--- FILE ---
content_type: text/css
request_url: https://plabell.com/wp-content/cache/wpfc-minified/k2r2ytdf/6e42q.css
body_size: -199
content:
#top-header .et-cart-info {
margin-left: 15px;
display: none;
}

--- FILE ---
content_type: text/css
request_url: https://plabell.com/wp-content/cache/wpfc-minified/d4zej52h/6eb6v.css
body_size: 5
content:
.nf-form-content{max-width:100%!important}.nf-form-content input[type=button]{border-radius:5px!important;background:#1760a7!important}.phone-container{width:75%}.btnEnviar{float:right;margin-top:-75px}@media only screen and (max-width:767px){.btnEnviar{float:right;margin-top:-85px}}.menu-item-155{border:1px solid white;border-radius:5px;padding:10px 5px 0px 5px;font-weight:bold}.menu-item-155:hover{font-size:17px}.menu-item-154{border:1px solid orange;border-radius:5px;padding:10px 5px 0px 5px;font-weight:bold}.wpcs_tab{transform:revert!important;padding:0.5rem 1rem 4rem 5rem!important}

● **REQUIRED ACTION**
Give only the number of lines in the records that contain the string "cache".

● **SOLUTION FOR THIS EXERCISE**
2